Redação Plenax
Especialista explica como ajustes na dieta podem ajudar no controle da Doença de Crohn e da Retocolite Ulcerativa
As doenças inflamatórias intestinais (DIIs) avançaram de forma significativa no Brasil na última década. Dados consolidados a partir de registros hospitalares do Sistema Único de Saúde (SUS) indicam aumento superior a 60% nas internações relacionadas a essas condições no período — um crescimento que reforça a necessidade de diagnóstico precoce, acompanhamento médico contínuo e estratégias complementares, como a alimentação adequada.
Entre as principais DIIs estão a Doença de Crohn e a Retocolite Ulcerativa, ambas crônicas e marcadas por períodos de crise e remissão. Embora não tenham cura definitiva, o controle adequado permite qualidade de vida e redução de complicações.
Consultada pela Josapar, a nutricionista Dra. Aline Maldonado explica que a dieta deve ser adaptada à fase da doença e à resposta individual de cada paciente.

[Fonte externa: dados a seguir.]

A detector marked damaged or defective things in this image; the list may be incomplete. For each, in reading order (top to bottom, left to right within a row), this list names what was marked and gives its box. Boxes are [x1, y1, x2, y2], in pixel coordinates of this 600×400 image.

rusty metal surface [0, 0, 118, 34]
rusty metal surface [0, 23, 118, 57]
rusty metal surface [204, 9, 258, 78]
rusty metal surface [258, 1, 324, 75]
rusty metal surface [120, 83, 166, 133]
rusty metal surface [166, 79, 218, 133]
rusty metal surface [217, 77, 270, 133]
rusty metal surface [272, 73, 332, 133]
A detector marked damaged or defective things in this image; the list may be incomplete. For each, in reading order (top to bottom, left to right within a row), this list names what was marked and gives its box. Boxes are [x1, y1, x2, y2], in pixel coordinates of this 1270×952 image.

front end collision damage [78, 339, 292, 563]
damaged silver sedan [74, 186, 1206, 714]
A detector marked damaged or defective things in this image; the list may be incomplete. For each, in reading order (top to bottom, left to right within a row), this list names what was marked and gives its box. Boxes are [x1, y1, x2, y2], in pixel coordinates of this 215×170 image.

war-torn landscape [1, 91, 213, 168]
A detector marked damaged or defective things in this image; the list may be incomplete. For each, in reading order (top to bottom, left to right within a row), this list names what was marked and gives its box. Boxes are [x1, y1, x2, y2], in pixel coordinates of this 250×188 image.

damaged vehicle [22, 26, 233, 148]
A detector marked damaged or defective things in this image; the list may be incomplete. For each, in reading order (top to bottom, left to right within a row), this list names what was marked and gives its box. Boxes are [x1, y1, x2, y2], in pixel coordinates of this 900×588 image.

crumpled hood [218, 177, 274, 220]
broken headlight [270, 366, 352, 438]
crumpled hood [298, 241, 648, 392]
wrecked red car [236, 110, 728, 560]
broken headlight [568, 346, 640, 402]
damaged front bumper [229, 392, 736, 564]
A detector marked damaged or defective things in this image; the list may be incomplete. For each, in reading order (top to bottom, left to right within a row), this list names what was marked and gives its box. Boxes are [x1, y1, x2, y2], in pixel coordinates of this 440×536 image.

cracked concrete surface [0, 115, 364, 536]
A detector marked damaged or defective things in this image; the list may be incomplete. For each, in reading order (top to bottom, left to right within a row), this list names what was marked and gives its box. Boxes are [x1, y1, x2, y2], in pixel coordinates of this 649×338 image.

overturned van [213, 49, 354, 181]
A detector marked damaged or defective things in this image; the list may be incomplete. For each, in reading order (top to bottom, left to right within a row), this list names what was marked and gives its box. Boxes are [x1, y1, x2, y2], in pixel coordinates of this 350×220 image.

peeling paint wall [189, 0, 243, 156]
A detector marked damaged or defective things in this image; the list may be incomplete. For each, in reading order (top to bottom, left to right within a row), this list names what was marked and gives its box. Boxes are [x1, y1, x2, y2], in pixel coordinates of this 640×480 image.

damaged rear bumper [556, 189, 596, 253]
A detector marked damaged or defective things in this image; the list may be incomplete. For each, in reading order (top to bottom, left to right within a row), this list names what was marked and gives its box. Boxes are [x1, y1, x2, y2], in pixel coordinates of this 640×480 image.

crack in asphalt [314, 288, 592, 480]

“Durante as crises, o intestino está mais sensível. Nesse momento, priorizamos alimentos de fácil digestão e com menor teor de fibras insolúveis, o que pode ajudar a reduzir desconfortos como dor abdominal e alterações no trânsito intestinal”, orienta.
O que priorizar nas crises
Em fases agudas, preparações simples tendem a ser melhor toleradas: arroz branco, purês, legumes cozidos e proteínas magras. Esses alimentos exigem menor esforço do sistema gastrointestinal e oferecem energia de forma mais acessível.
Já nos períodos de remissão, quando os sintomas estão controlados, é possível ampliar gradualmente a variedade alimentar.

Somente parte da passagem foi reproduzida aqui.